Researchers recreate the most important human embryo stage in laboratory Science

This ball of human cells has many similarities to human embryos of 5 days.

UNIVERSITY OF TEXAS SOUTHWEST MEDICAL CENTER

By Mitch Leslie

A human embryo in the blastocyst stage is smaller than the tip of a ball point and may contain less than 100 cells, but this developmental pathway has long amazed biologists and physicians. Many miscarriages occur at this stage, for example, and a blastocyst can also split to create a twin. Now, several research groups have found ways to mimic blastocysts, which attract laboratory-grown human cells to form clusters that closely resemble the real thing.

The performance, described in two Nature This week’s papers and two recent advances may enable researchers to address important questions about human fertility, such as why in vitro fertilization (IVF) often fails. In addition, the ersatz blastocysts will “be a window into this stage of human development,” said Rice University stem cell biologist Aryeh Warmflash, who was not involved in the work. “They will allow us to study it in ways we have not been able to do before.”

We were all blastocysts once. This phase, which begins in humans about five days after conception, is only a few days. “Blastosis is the first stage in which we develop specialized cell types,” says developmental biologist Janet Rossant of the Hospital for Sick Children and the University of Toronto. The stage also begins another important event: implantation, in which the blastocyst nestles in the uterine membrane and begins to interact with the mother’s cells to build up the placenta.

However, it was difficult to answer questions, such as what development orchestrates blastocyst development and why implantation is so often unsuccessful. The only source for human blastocysts are donations originally generated for IVF treatments, which are scarce and contain large ethical baggage. In the United States, for example, researchers cannot use funding from the National Institutes of Health to study these blastocysts. In search of an alternative, several groups of scientists have induced mouse stem cells to form blastocyst clusters called blastoids, but they do not perfectly reflect what happens in a human embryo.

To create a human blastoid, cell biologist Jun Wu of the University of Texas Southwestern Medical Center and colleagues initially used embryonic stem cells (ES), which can be isolated from human blastocysts and give rise to all the cell types in our bodies. Under certain culture conditions, the cells can form any of the three cell types in the blastocyst, researchers have previously found. Wu and his team took the discovery a step further and showed that when they stimulated cultured human ES cells with two molecular mixtures, the cells converged into dead rings for blastocysts.

Because ES cells are derived from human blastocysts, they share many of the same ethical and practical limitations. But with the right molecular reproduction, researchers can convert mature cells, such as fibroblasts of the skin, into induced pluripotent stem (iPS) cells, which have the same tissue-generating abilities as ES cells, but which do not require the destruction of embryos. Wu human iPS cells with the same two molecular mixtures also produce blastocyst cell clusters, Wu’s team reports Nature.

The second group publishes in Nature, led by stem cell biologist Jose Polo of Monash University in Australia, chose a different recipe for making human blastoids while studying how skin cells turn into iPS cells. The group noted that intermediate cells, which had not been fully converted to iPS cells, could grow all three types of blastocyst cells. On standard culture plates, the cells could not display their full potential. But in wider spaces, they merged into spheres that were very similar to blastocysts. In independent groups, led by developmental biologists Magdalena Zernicka-Goetz of the California Institute of Technology and Yang Yu of Beijing University’s Third Hospital, it has been published in pre-print that they also made blastocysts from ‘extended’ human stem cells.

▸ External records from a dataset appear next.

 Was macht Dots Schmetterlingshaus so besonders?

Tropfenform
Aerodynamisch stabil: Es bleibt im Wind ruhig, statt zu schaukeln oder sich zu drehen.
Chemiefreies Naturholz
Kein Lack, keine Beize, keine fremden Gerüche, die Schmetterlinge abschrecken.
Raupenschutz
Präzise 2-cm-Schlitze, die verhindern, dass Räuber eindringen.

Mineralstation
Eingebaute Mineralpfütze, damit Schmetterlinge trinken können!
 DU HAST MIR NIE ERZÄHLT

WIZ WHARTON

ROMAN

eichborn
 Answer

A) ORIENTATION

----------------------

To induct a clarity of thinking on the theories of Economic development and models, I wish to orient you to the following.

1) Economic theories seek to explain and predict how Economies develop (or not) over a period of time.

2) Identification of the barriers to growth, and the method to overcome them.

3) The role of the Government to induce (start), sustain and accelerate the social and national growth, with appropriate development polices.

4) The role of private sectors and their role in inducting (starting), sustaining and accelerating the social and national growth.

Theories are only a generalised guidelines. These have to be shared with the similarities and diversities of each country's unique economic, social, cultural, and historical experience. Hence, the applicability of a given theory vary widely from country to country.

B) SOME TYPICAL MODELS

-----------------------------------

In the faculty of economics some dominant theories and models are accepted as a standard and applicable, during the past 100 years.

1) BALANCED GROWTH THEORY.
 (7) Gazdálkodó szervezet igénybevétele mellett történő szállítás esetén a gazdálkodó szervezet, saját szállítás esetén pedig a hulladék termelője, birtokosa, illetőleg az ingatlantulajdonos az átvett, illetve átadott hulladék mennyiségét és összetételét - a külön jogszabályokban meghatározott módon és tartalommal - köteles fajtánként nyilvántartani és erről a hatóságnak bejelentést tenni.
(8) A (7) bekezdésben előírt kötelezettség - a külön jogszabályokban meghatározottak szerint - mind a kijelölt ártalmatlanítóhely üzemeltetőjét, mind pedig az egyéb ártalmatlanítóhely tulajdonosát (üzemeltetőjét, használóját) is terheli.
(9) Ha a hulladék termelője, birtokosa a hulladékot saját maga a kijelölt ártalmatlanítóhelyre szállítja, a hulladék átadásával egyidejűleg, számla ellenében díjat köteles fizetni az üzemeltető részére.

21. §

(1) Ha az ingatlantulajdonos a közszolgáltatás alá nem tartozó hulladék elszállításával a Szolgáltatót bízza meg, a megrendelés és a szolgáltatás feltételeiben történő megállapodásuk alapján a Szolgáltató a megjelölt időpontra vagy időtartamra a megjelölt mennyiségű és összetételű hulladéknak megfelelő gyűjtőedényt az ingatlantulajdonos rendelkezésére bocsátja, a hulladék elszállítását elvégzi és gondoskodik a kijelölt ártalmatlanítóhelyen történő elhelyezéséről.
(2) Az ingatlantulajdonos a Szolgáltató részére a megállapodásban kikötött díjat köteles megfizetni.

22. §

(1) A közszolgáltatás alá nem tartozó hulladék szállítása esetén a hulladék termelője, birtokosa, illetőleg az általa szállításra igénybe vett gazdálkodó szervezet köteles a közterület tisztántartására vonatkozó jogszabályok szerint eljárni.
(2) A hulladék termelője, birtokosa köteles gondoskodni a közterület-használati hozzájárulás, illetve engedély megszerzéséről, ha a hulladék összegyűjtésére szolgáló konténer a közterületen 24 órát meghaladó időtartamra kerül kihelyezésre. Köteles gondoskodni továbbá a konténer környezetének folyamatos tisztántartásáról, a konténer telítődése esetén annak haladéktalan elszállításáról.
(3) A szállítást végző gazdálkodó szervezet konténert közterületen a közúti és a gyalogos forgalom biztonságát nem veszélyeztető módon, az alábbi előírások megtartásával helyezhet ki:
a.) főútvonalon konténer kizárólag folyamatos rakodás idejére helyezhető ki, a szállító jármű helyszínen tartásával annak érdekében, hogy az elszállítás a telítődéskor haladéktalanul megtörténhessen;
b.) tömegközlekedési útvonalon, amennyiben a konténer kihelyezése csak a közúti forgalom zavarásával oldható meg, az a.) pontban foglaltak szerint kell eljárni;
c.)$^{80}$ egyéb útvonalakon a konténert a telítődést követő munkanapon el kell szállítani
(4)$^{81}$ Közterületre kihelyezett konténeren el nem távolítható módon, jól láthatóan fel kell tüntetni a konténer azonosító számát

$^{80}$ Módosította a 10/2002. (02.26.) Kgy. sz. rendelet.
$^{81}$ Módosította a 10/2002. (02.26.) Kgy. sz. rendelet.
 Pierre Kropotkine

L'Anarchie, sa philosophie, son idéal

Polos and Wu’s groups showed that their blastoids had many properties of human blastocysts. For example, they contain about the same number of cells and have turned on many of the same genes. And at least in the culture dish, blastoids again create some early steps of implantation.

The making of the bunches was inefficient, and those that formed showed several important differences from blastocysts derived from IVF. “There’s a lot going on that we do not understand,” says reproductive and developmental biologist Susan Fisher of the University of California, San Francisco. Still, she emphasizes, “As a first step, it’s extremely exciting, and a lot can be learned.”

Although the new techniques are ineffective, Polo notes that it can still produce large amounts of blastoids. This could enable researchers to use blastoids to test whether certain chemicals are disrupting the development of the embryo, detect mutations leading to birth defects, and refine IVF.

The blastoids are not embryos, warns Wu, but are a collection of cells undergoing the early stages of embryogenogenesis. “A human blastoid could not develop into a fetus,” he adds. A widely accepted research guideline, codified by law in some countries, prohibits the growth of blastocysts for more than 14 days – and all four groups have met the limit with their blastoids. New recommendations from the International Society for Stem Cell Research, which will be released in May, could provide further guidance on working with embryonic structures such as blastoids.

But the public’s reaction to these new creations is uncertain, Fisher says. “It’s a test case for how scientists and lay people feel about a collection of cells.”